SDLC blueprint

Crystal

**Crystal** is a **family** of Agile methodologies created by Alistair Cockburn, scaled by two dimensions: **team size** and **system criticality**. Each variant is named by a color — **Crystal Clear*

Crystal

What it is

Crystal is a family of Agile methodologies created by Alistair Cockburn, scaled by two dimensions: team size and system criticality. Each variant is named by a color — Crystal Clear (1–6 people, low criticality), Crystal Yellow (7–20), Crystal Orange (21–40), Crystal Red (40–80), and so on. The "heavier" the color, the more ceremony and documentation the method prescribes.

Crystal's core insight is that no single process fits all projects — the right methodology depends on the number of people who must coordinate and the consequences of failure. All Crystal variants share seven properties: frequent delivery, reflective improvement, osmotic communication, personal safety, focus, easy access to expert users, and a technical environment with automated tests, configuration management, and frequent integration.

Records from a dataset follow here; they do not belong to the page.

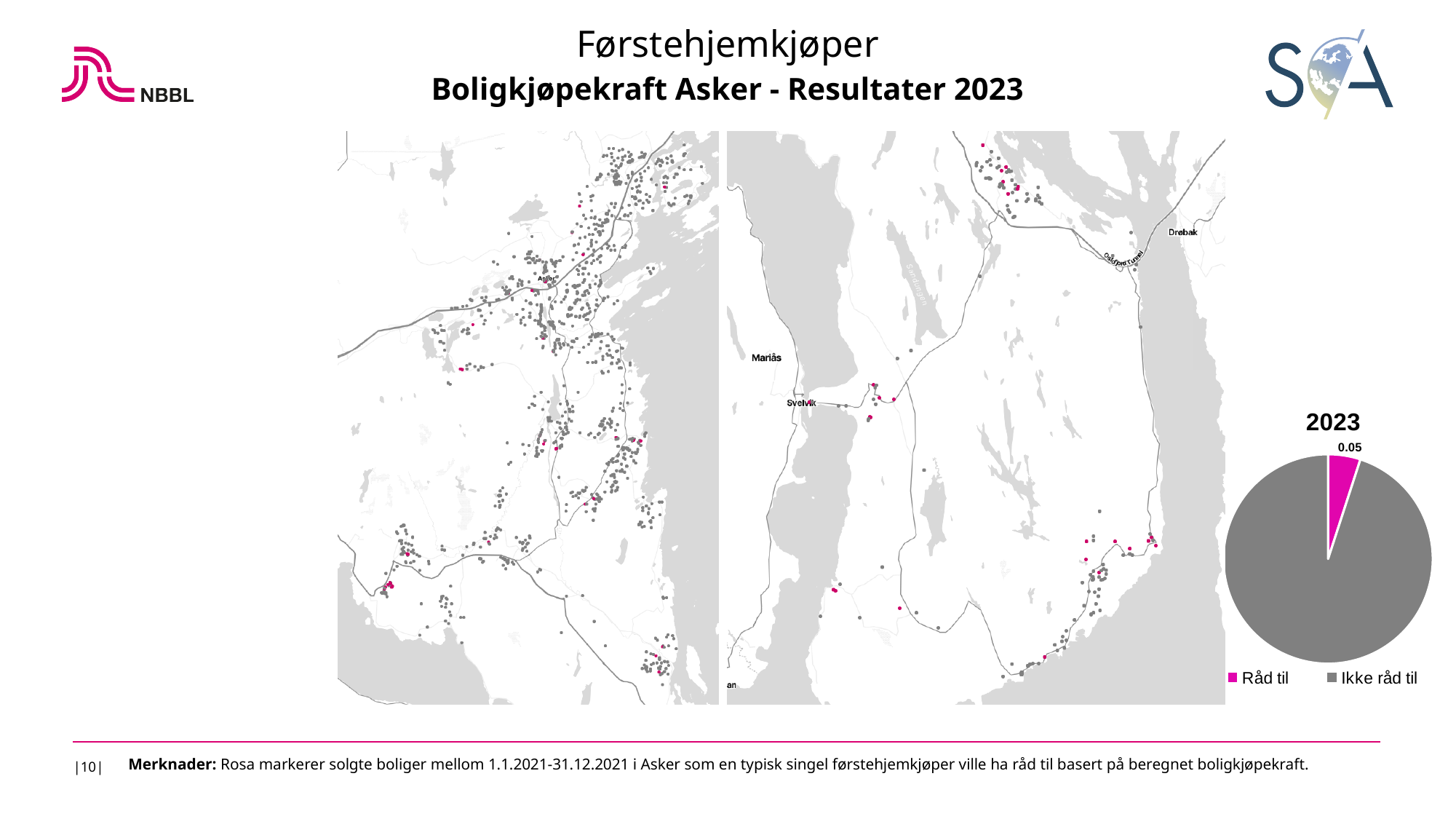
In the 2023 pie chart, what value is printed for the Råd til slice? 0.05 How many entries does the legend of the 2023 pie chart list? 2 What share of the 2023 pie chart does the Råd til slice represent, as labelled? 0.05 Which slice of the 2023 pie chart is the largest? Ikke råd til In the 2023 pie chart, which is larger: Råd til or Ikke råd til? Ikke råd til What is the title shown above the pie chart? 2023 What kind of chart is shown on the right side of the slide under the heading 2023? pie chart Which slice of the 2023 pie chart is the smallest? Råd til How many slices does the 2023 pie chart have? 2 What colour is the Råd til slice in the pie chart? pink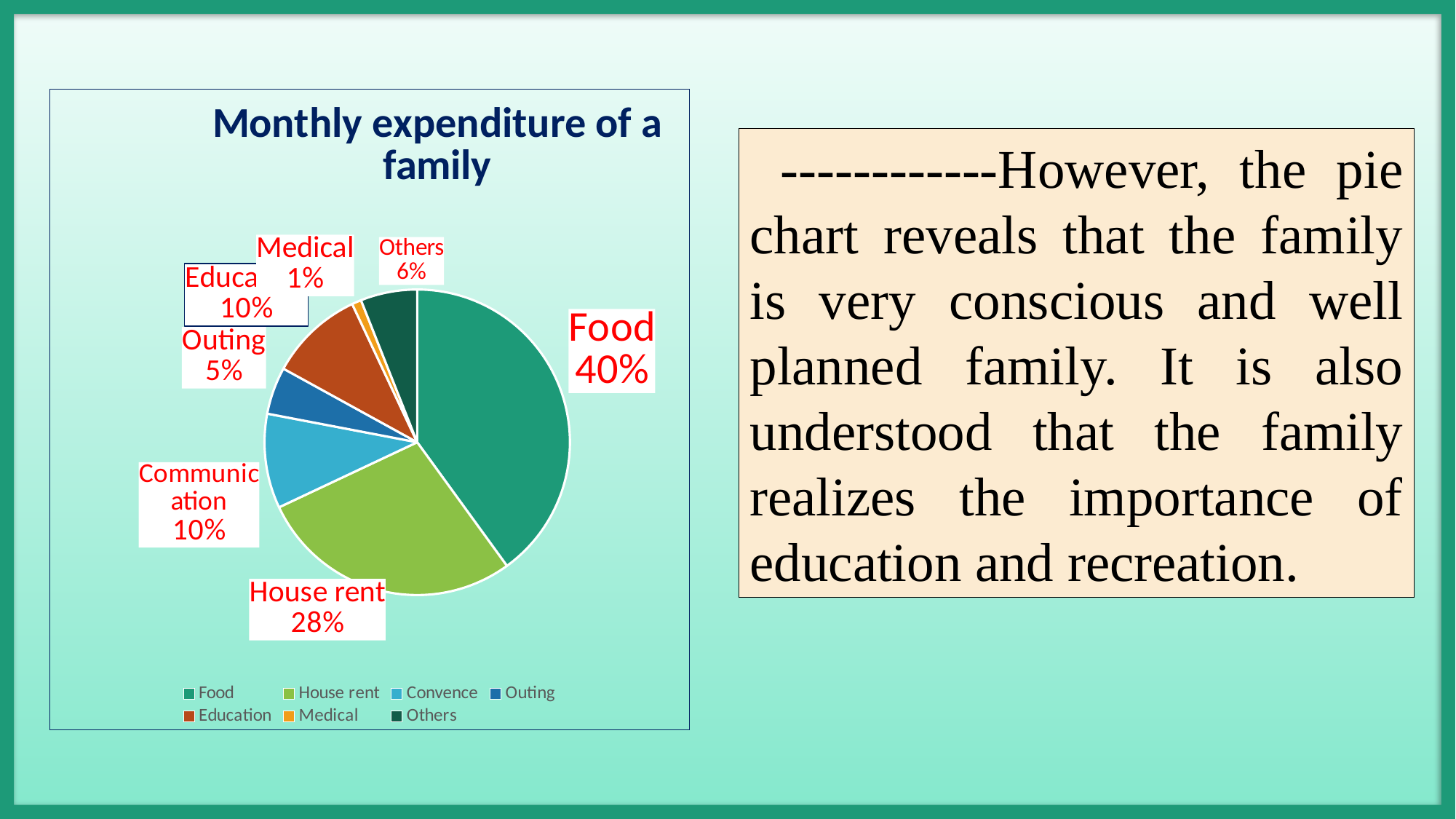
Which is larger, the share for Others or the share for Outing? Others What share of the pie is labelled Medical? 1% What percentage of the monthly expenditure goes to House rent? 28% How much larger is the Food share than the House rent share? 12% Which category has the largest slice of the pie? Food What share of the pie is labelled Others? 6% What is the title of the chart? Monthly expenditure of a family What type of chart is shown on the slide? pie chart How many entries does the legend list? 7 What percentage is shown for Outing? 5% What percentage of the monthly expenditure goes to Food? 40% Which category has the smallest slice of the pie? Medical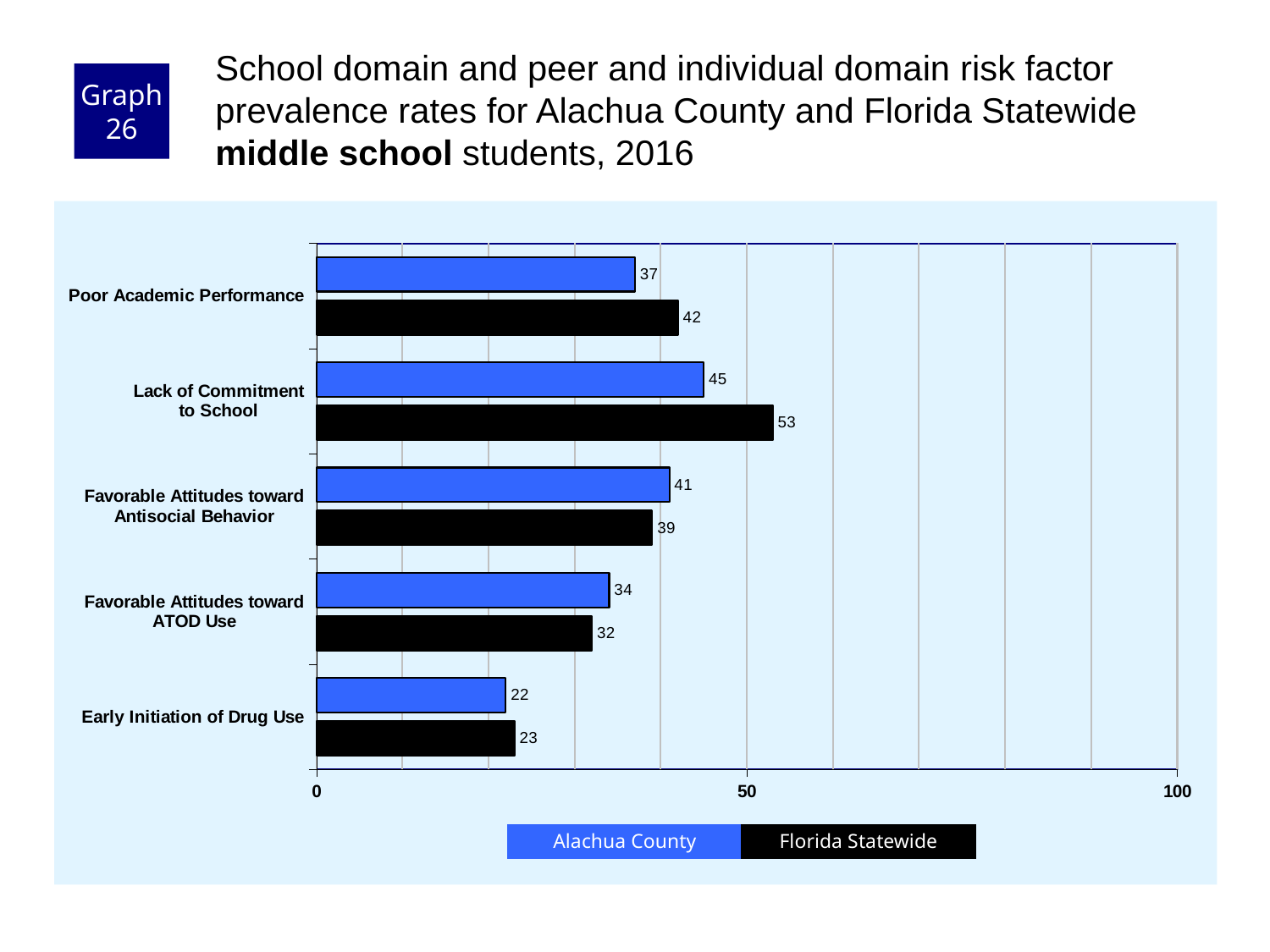
What is the Alachua County value for Poor Academic Performance? 37 Which risk factor has the lowest Alachua County value? Early Initiation of Drug Use What kind of chart is shown on the slide? bar chart How many risk factor categories are shown on the chart? 5 Which risk factor has the highest Florida Statewide value? Lack of Commitment to School What is the Florida Statewide value for Lack of Commitment to School? 53 What is the difference between the Florida Statewide and Alachua County values for Lack of Commitment to School? 8 What is the Alachua County value for Early Initiation of Drug Use? 22 Is the Florida Statewide value for Lack of Commitment to School greater or less than 50? greater Which colour represents Florida Statewide in the chart? black How many series does the legend list? 2 For Favorable Attitudes toward Antisocial Behavior, which is larger: the Alachua County value or the Florida Statewide value? Alachua County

Process diagram (handbook)

Crystal family — size × criticality

Color variants on a grid of team size (x) and criticality (y). Lighter colors = lighter process.


Authoritative sources (external)

Resource Executive summary (why it's linked here)
Wikipedia — Crystal Clear (software development) Stable overview of Crystal Clear — the most commonly adopted variant.
Agile Alliance — Crystal Short definition in the Agile glossary.

Books: Cockburn, Crystal Clear: A Human-Powered Methodology for Small Teams (2004); Cockburn, Agile Software Development: The Cooperative Game (2006).


Seven properties (shared across all variants)

Property Meaning
Frequent delivery Ship working software regularly (weekly to quarterly depending on variant).
Reflective improvement Regular reflection workshops (retros) to tune the process.
Osmotic communication Team members overhear useful information naturally (co-location or equivalent).
Personal safety People can speak up without fear; trust enables honest feedback.
Focus Minimize interruptions and context-switching during work periods.
Easy access to expert users Quick feedback from real users or domain experts.
Technical environment Automated tests, CI, configuration management — foundational engineering.

Crystal variants overview

Variant Team size Typical formality
Crystal Clear 1–6 Minimal docs; informal communication; 1–3 month iterations
Crystal Yellow 7–20 Slightly more docs; cross-team coordination; shorter iterations
Crystal Orange 21–40 More documentation; defined roles; formal reviews
Crystal Red / higher 40–80+ Substantial governance; resembles phased delivery with Agile principles

Mapping to this blueprint's SDLC

Crystal idea Blueprint touchpoint
Frequent delivery Phases D–F: iterative build, verify, release.
Reflective improvement Phase F: retrospectives, process tuning.
Seven properties Cross-phase: technical environment = CI/CD; osmotic communication = team practices.
Scaling by variant Methodology selection: Crystal Clear for small teams, heavier variants for larger/regulated contexts.

Agentic SDLC: Crystal + agents

Topic Guidance
Osmotic communication Agents can supplement human communication (summaries, context retrieval) but cannot replace the trust and nuance of osmotic communication.
Personal safety Agent-generated code reviews should be constructive; agents amplify volume, so human review culture matters more.
Scaling As agent throughput increases team "effective size," consider whether a heavier Crystal variant's coordination practices are needed.